The 100 organoids are derived from the tumours of patients with colorectal, oesophageal and pancreatic cancer. Available to researchers worldwide, they will enable studies into cancer development and biology, as well as drug discovery. Researchers will be able to order the organoids via the biorepository ATCC and data for the organoids will be available on the Cell Model Passports website.
Creating 100 organoids is an important milestone for Sanger Institute researchers who have been working closely with Cancer Research UK. The organoids contribute to the HCMI. The international initiative is a collaboration between the Sanger Institute, Cancer Research UK, U.S. National Cancer Institute, and the foundation Hubrecht Organoid Technology. More organoids representing more types of cancer will be created by the HCMI consortium.
“Cancer is so diverse, even within a type or sub-type. We need to reflect that when we are studying it in the lab.

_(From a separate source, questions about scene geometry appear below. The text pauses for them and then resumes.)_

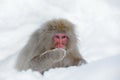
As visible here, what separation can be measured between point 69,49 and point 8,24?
293 centimetres

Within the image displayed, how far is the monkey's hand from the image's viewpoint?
25.4ft

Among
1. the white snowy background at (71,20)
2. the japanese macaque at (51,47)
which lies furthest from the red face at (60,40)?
the white snowy background at (71,20)

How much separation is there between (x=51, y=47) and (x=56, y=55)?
326mm

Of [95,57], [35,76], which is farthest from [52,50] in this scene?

Organoids are a great model – enabling us to study how tumours develop and how they respond to treatments.
“Because each organoid represents a tumour of an individual patient, they also represent a step on the journey to personalised medicine. One day it may be possible for an organoid to be created and used as part of specialist cancer care – for example to see which treatments a tumour will respond to. We’re some way off that at the moment, but this project is building the foundations for it to be possible.”

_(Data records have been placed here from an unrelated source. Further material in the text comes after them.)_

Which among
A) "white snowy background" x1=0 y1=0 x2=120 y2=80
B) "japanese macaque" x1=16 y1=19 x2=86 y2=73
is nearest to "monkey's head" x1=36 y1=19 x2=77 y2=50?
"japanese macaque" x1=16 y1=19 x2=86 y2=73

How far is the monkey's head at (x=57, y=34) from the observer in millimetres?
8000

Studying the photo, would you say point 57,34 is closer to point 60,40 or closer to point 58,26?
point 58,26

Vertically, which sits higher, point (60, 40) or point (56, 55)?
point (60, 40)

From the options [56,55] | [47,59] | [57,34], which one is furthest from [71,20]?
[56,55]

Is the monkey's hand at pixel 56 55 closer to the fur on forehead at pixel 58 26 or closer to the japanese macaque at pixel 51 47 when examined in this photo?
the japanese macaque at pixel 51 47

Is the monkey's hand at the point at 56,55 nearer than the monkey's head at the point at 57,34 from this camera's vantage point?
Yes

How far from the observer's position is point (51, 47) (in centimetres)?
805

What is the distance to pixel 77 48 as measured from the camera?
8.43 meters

Working with clinicians, scientists and hospitals across the UK, the teams have established an efficient pipeline to derive and characterize these new models. Cancer Research UK have not only provided funding to support the work but have supported establishment of the Network with the clinical sites as well as agreements and governance for the project.
“A massive achievement of this project has been setting up the networks across the UK to get the tumour tissue. That involves establishing the ethics protocols, working with pathologists and surgeons to collect the samples, and couriers to rush them to the Sanger Institute. To make the organoids we have to get the tissue to the Sanger Institute within 36 hours of surgery – so it’s been a massive challenge. But we’ve built that capability and infrastructure. We are extremely grateful to our collaborators and the patients involved.”
Dr Hayley Francies A senior staff scientist at the Sanger Institute and lead project scientist
The Sanger Institute would like to thank the patients who kindly donated their tissue for this project.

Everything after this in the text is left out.